Ce ne sera pas son premier défi. Propulsée en juillet 2011 à la tête du Fonds monétaire international par Nicolas Sarkozy, l’ex-ministre âgée de 58 ans s’est efforcée de redorer le blason d’une institution traumatisée par la démission de Dominique Strauss-Kahn sur fond de scandale sexuel.
Offrant au FMI le visage plus consensuel d’une femme végétarienne à l’allure sportive et à la chevelure argentée, elle a également soigné son aura internationale en professant, dans un anglais parfait, la bonne parole de l’institution aux quatre coins du globe (Chine, Egypte, Côte d’Ivoire…) tout en gardant un oeil sur la crise de la zone euro.
Franc-parler
Les États-Unis occupent une place à part dans sa carrière. C’est là qu’elle part étudier pendant un an et c’est également outre-Atlantique, des années plus tard, qu’elle prendra la présidence du cabinet d’avocats Baker & McKenzie avant d’être remarquée par la droite française.
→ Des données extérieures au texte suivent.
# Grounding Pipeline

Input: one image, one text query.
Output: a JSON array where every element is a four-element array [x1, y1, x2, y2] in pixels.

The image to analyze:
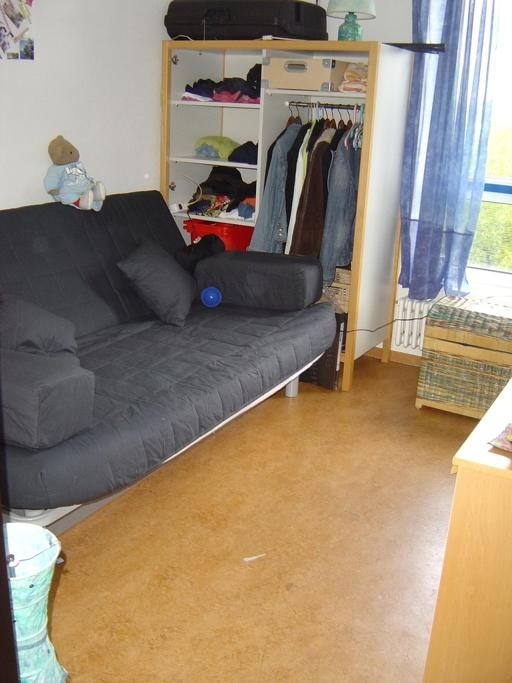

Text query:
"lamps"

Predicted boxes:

Débauchée en 2005, elle deviendra en 2007 la première femme à diriger le ministère de l’Économie en France où elle signera un record de longévité en y restant jusqu’en 2011.
Son adaptation n’a pas été sans heurts. En 2005, pour sa première entrée dans un gouvernement au portefeuille du Commerce extérieur, elle juge le code du travail français "compliqué" et "lourd".
A la tête de l’Economie deux ans plus tard, en pleine flambée des prix des carburants, elle appelle les Français à "utiliser leur bicyclette", contribuant à forger d’elle l’image d’une femme parfois en décalage avec la réalité.
Son arrivée à la tête du FMI n’aura pas totalement raison de son franc-parler. Elle provoquera ainsi un tollé en appelant au printemps 2012 les Grecs, essorés par les plans d’austérité, à payer tous "leurs impôts".
Mme Lagarde n’a pas non plus hésité à froisser ses anciens partenaires européens, malmenés par la crise de la dette, en appelant à recapitaliser leurs banques "d’urgence" ou en réclamant des solutions "durables" aux problèmes de la dette grecque.
Elle s’est récemment chamaillée avec la Banque centrale européenne (BCE), en répétant qu’il existait un risque de déflation en Europe, alors que la BCE ne partageait pas cette analyse.
Mais même certains pays émergents, pourtant très remontés contre la surreprésentation des Occidentaux au sein du FMI, lui rendent hommage.
Sous sa direction, le FMI n’a par ailleurs pas hésité à se porter au secours de l’Ukraine alors même que le pays reste en proie à une insurrection pro-russe dans l’est du pays.
"Mme Lagarde a été plutôt efficace dans sa conduite du FMI", assure à l’AFP un ancien responsable du Fonds, Desmond Lachman.
Le fond de sa pensée économique reste toutefois difficile à cerner, d’autant qu’elle a dû accompagner le lent et tortueux aggiornamento du FMI sur l’austérité.
Du temps où elle était ministre, ses détracteurs assuraient que la politique économique de la France était bien davantage façonnée à la présidence qu’à son ministère.
Discrète sur sa vie privée, Mme Lagarde s’est toutefois autorisée quelques détours vers les pages "people" des magazines en s’affichant avec son compagnon, Xavier Giocanti, un entrepreneur de Marseille (sud).